Multistep photoswitches are able to engage in different photoisomerization pathways and are challenging to control. Here we demonstrate a multistep sequence of E / Z isomerization and photocyclization/cycloreversion of photoswitches via manipulating the strength and mechanism of noncovalent chalcogen bonding interactions. The incorporation of chalcogens and the formyl group on open ethene bridged dithienylethenes offers a versatile skeleton for single photochromic molecules. While bidirectional E / Z photoswitching is dominated by neutral tellurium arising from enhanced resonance-assisted chalcogen bonding, the creation of cationic telluronium enables the realization of photocyclization/cycloreversion.
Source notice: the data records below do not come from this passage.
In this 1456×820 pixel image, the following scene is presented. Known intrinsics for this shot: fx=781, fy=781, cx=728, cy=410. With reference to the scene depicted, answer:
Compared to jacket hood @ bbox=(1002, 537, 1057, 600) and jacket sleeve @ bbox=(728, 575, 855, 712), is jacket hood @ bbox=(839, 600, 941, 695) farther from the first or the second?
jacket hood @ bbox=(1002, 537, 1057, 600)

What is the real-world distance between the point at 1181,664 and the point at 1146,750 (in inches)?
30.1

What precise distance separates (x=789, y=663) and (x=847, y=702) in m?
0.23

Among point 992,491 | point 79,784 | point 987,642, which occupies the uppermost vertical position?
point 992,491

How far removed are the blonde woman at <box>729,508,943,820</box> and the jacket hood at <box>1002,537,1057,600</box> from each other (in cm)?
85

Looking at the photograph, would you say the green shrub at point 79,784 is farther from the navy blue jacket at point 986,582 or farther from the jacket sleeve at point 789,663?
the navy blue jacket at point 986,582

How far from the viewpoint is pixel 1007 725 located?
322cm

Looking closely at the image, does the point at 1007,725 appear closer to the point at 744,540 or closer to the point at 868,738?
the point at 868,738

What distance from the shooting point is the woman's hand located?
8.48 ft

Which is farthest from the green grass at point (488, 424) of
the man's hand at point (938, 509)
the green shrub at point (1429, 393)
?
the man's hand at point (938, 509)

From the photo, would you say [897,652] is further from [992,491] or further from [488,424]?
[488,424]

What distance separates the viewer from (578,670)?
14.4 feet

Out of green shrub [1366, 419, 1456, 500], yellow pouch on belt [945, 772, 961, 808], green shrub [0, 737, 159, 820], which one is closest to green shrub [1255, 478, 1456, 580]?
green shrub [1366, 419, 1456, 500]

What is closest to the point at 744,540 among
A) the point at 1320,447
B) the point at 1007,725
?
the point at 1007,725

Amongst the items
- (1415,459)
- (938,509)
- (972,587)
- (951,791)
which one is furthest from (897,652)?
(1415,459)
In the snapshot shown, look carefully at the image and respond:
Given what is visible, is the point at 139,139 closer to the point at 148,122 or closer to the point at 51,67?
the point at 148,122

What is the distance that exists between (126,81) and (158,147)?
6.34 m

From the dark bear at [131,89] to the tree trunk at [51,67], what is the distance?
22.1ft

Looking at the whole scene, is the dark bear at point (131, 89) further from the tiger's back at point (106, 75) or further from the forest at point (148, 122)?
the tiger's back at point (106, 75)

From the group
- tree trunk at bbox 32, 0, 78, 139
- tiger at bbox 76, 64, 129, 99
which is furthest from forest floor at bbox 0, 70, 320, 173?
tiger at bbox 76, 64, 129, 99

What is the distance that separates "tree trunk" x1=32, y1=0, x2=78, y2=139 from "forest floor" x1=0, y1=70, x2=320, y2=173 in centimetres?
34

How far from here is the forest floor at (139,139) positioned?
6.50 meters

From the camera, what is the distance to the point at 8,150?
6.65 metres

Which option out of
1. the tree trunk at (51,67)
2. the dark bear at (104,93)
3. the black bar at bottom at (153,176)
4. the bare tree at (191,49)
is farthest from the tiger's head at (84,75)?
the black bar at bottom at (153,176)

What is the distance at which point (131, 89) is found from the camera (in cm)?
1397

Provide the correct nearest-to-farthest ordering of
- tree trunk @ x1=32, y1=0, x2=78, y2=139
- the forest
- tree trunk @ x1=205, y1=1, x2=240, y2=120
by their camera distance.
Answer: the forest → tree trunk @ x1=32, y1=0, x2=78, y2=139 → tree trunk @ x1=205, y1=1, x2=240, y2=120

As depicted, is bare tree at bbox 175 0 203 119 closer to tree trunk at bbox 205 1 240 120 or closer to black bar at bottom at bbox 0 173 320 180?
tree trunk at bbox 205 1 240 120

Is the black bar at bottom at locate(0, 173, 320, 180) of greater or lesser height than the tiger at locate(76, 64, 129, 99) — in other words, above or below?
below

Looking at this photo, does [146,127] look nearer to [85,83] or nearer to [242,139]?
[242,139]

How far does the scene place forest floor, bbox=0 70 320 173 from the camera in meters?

The reversible nucleophilic substitution reactions further allow interconversion between neutral tellurium and cationic telluronium and selection of photoisomerization mechanisms on purpose. By leveraging unique photoswitching patterns and dynamic covalent reactivity, light and pH stimuli-responsive multistate rewritable materials were constructed, triggered by an activating reagent for additional control. The results should provide ample opportunities to molecular recognition, intelligent switches, information encryption, and smart materials. Multistep photoswitches can engage in different photoisomerization pathways, but are challenging to control. Here, the authors report the development of multistep photoswitches by manipulation of the strength and mechanism of chalcogen bonding interactions.